Expression of VISTA regulated via IFN-γ governs endogenous T-cell function and exhibits correlation with the efficacy of CD19 CAR-T cell treated B-malignant mice

#Anti-Mouse CD3 ; #Anti-Mouse CD28 ;  #05112 ; #10312 ; 

J Immunother Cancer. 2024; 12(6): e008364.

Donghai Tang ¹, Li Zhao ¹, Fen Yan ¹, Chunxiao Ren ¹, Kailin Xu ^2 3, Kai Zhao ^2 3

Affiliations expand

• PMID: 38925679
• PMCID: PMC11202651
• DOI: 10.1136/jitc-2023-008364

Abstract

Background: Despite continuous improvements in the new target and construction of chimeric antigen receptor (CAR)-T, relapse remains a significant challenge following CAR-T therapy. Tumor microenvironment (TME) strongly correlates with the efficacy of CAR-T therapy. V-domain Ig suppressor of T-cell activation (VISTA), which exerts a multifaceted and controversial role in regulating the TME, acts not only as a ligand on antigen-presenting cells but also functions as a receptor on T cells. However, the characteristics and underlying mechanisms governing endogenous T-cell activation by VISTA, which are pivotal for reshaping the TME, remain incompletely elucidated.

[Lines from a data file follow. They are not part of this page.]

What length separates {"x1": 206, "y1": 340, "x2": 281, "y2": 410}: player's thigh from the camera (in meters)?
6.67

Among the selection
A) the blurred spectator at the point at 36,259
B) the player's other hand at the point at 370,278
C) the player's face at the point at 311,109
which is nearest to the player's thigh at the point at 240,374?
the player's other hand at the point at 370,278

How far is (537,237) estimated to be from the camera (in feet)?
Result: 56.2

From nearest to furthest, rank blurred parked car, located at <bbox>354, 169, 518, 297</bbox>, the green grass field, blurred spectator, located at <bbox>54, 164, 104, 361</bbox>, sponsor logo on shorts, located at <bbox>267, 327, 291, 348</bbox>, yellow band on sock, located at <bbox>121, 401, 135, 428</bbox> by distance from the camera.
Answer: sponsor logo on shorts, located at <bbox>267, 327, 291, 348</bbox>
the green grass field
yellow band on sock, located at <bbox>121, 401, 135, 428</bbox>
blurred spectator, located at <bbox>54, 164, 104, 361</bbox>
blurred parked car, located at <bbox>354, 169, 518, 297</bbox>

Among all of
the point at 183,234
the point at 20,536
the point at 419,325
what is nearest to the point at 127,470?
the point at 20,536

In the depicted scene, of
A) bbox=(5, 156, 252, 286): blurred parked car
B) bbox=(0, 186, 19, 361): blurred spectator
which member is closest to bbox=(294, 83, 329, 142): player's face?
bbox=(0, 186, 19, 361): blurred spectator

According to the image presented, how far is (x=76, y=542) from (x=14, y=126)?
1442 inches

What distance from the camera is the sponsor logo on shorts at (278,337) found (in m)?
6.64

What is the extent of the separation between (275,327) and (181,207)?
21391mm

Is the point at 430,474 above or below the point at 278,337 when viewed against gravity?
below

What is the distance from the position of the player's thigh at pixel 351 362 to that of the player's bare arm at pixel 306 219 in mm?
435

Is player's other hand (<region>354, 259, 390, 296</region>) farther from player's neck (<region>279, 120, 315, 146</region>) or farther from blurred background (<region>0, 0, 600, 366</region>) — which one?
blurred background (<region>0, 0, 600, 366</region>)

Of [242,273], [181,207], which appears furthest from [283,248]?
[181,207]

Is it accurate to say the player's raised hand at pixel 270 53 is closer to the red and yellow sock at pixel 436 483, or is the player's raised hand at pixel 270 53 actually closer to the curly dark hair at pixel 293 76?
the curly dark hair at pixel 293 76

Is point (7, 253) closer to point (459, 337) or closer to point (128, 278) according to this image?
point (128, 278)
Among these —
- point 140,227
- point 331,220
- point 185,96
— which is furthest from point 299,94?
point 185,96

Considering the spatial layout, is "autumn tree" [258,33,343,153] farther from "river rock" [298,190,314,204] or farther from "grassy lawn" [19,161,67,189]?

Methods: The immunocompetent B acute lymphoblastic leukemia (B-ALL), lymphoma, and melanoma murine models were employed to investigate the characteristics of endogenous T cells within the TME following CD19 and hCAIX CAR-T cell therapy, respectively. Furthermore, we examined the role of VISTA controlled by interferon (IFN)-γ signaling in regulating endogenous T-cell activation and functionality in B-ALL mice.

Results: We demonstrated that the administration of CD19 CAR-T or hCAIX CAR-T cell therapy elicited augmented immune responses of endogenous T cells within the TME of B-ALL, lymphoma, and melanoma mice, thereby substantiating the efficacy of CAR-T cell efficacy. However, in the TME lacking IFN-γ signaling, VISTA levels remained elevated, resulting in attenuated cytotoxicity of endogenous T cells and reduced B-ALL recipient survival. Mice treated with CD19 CAR-T cells exhibited increased proportions of endogenous memory T cells during prolonged remission, which possessed the tumor-responsive capabilities to protect against B-ALL re-challenge. Compared with wild-type (WT) CAR-T treated mice, the administration of IFN-γ^-/- CAR-T to both WT and IFN-γ^-/- recipients resulted in a reduction in the numbers of endogenous CD4⁺ and CD8⁺ effectors, while exhibiting increased populations of naïve-like CD4⁺ T and memory CD8⁺ T cells. VISTA expression consistently remained elevated in resting or memory CD4⁺ T cells, with distinct localization from programmed cell death protein-1 (PD-1) expressing T subsets. Blocking the VISTA signal enhanced dendritic cell-induced proliferation and cytokine production by syngeneic T cells.

Conclusion: Our findings confirm that endogenous T-cell activation and functionality are regulated by VISTA, which is associated with the therapeutic efficiency of CAR-T and provides a promising therapeutic strategy for relapse cases in CAR-T therapy.